Text extract

## start

Can a horror story convey the meaning of human existence?  Perhaps one can, but not just any ordinary horror or revenge story.  Hamlet, the prince of Denmark, has not only become Shakespeare's signature play; but the longest and most challenging role for any actor, male or female; a crowd favorite and a cottage literary industry and it all began from a simple tale of revenge and murder.  The revenge story has often been a crowd pleaser as a wronged person getting even with those who screwed them over.  The same was true when Shakespeare first began his acting and writing career.  At the time, the scene was dominated by such groundbreaking works as Thomas Kyd's The Spanish Tragedy and Christopher Marlowe's Tamburlaine, that made the career for these playwrights.  Shakespeare was no different as he tried his own hand at the genre and had a watershed success with Titus Andronicus.  Its from this tradition that Hamlet first was conceived and most of what we know today was based on an earlier version of the play known as the Ur-Hamlet that was perhaps written by Kyd or as some scholars have speculated a young Shakespeare.  The story took on a far deeper resonance though as Shakespeare wrote about a bookish, theatrically minded son coming to a morally dubious task of avenging the death of his distant and legendary warrior father.  The task set on by his father's supposed ghost to kill his brother his supposed murder.  Though Hamlet has no love loss for his uncle Claudius who is now married to his mother, Gertrude, he cannot bring himself immediately to take on such as fateful task.  

The play's title page in the First Folio of 1623

Two palace guards, Marcellus and Bernardo, have seen a thing they cannot explain, a stern ghostly apparition in the guise of the recently deceased King.  They bring the learned Horatio to see this vision so that he can tell them what to do with it.  The ghost appears and disappears before the stunned trio.  Horatio feels they must impart this news to his best friend Prince Hamlet, for he may know the significance of this appearance.  At the wedding reception of the newly crowned King Claudius and Queen Gertrude, Claudius dispatches ambassadors to their warring neighbor of Norway, imploring an old enemy to keep his ambitious nephew Fortinbras in check.  The king and queen also seek to bring the ever mourning Hamlet back into the royal fold and implore him not to return to university.  A reluctant Hamlet agrees seeing no choice in his circumstances - vilely accepting what he considers an ungrateful mother now married to a man not half of his father.  Horatio arrives with news of the vision on and Hamlet seeks to see for himself.  In the meantime, Laertes, son of the Prime Minister, Polonius, bids farewell to his sister Ophelia as he prepares to return to school in France.  While he and Polonius suspect that Ophelia has interests in Hamlet and vice versa, they implore her to stay clear of someone who has more duty than love on his plate, which would be good advice, if she weren't involved with him already.

## end

Data for the task
## start

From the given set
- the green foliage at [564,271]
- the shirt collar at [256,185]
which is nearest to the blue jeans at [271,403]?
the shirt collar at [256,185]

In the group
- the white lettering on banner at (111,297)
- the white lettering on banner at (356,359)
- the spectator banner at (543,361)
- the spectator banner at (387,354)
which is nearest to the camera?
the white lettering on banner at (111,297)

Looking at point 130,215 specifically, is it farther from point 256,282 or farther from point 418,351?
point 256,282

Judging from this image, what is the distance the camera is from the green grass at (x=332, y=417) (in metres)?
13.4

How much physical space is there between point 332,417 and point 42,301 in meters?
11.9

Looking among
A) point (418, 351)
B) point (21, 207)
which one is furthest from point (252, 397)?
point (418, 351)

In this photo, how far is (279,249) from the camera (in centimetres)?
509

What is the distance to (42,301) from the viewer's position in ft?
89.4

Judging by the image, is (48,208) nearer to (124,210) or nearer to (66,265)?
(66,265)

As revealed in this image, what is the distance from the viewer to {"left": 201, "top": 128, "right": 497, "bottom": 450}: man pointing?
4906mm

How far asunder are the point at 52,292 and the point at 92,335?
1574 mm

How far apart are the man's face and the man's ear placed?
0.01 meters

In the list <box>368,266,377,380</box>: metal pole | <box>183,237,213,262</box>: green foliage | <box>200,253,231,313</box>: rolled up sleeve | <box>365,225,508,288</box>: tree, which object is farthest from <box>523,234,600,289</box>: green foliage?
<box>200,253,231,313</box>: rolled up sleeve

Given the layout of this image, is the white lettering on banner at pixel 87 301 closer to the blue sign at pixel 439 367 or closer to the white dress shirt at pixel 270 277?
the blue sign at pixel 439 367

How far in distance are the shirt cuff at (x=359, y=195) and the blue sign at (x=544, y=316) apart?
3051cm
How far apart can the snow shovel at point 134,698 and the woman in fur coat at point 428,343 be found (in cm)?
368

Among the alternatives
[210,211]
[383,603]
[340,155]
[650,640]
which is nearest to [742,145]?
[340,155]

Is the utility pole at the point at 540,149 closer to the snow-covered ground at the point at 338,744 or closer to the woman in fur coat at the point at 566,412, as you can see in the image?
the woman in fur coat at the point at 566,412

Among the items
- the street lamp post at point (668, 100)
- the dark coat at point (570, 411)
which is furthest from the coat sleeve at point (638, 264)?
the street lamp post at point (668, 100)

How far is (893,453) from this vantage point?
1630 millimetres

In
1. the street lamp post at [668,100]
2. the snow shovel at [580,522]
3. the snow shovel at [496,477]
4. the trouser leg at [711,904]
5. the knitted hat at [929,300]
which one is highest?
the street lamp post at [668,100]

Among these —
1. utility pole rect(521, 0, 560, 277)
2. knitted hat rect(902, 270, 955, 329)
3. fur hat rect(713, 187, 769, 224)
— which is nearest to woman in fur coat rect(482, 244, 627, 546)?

## end

Challenge 1
Decide whether each statement below agrees with the passage on Hamlet, answering yes or no and quoting the words of the passage that settle it. (a) Laertes is getting ready to go back to school in France. (b) Horatio sees the ghost before Marcellus and Bernardo do. (c) The king and queen urge Hamlet to return to university.
Challenge 2
Copy the entries from the line containing "Given the layout" through the last line of the entries, with both ends included.

Task output 1
(a) Yes: "as he prepares to return to school in France"
(b) No: "Two palace guards, Marcellus and Bernardo, have seen a thing they cannot explain"
(c) No: "implore him not to return to university"

Task output 2
Given the layout of this image, is the white lettering on banner at pixel 87 301 closer to the blue sign at pixel 439 367 or closer to the white dress shirt at pixel 270 277?
the blue sign at pixel 439 367

How far in distance are the shirt cuff at (x=359, y=195) and the blue sign at (x=544, y=316) apart?
3051cm
How far apart can the snow shovel at point 134,698 and the woman in fur coat at point 428,343 be found (in cm)?
368

Among the alternatives
[210,211]
[383,603]
[340,155]
[650,640]
which is nearest to [742,145]?
[340,155]

Is the utility pole at the point at 540,149 closer to the snow-covered ground at the point at 338,744 or closer to the woman in fur coat at the point at 566,412, as you can see in the image?
the woman in fur coat at the point at 566,412

Among the items
- the street lamp post at point (668, 100)
- the dark coat at point (570, 411)
which is furthest from the coat sleeve at point (638, 264)?
the street lamp post at point (668, 100)

How far is (893,453) from this vantage point?
1630 millimetres

In
1. the street lamp post at [668,100]
2. the snow shovel at [580,522]
3. the snow shovel at [496,477]
4. the trouser leg at [711,904]
5. the knitted hat at [929,300]
which one is highest?
the street lamp post at [668,100]

Among these —
1. utility pole rect(521, 0, 560, 277)
2. knitted hat rect(902, 270, 955, 329)
3. fur hat rect(713, 187, 769, 224)
— which is nearest to woman in fur coat rect(482, 244, 627, 546)?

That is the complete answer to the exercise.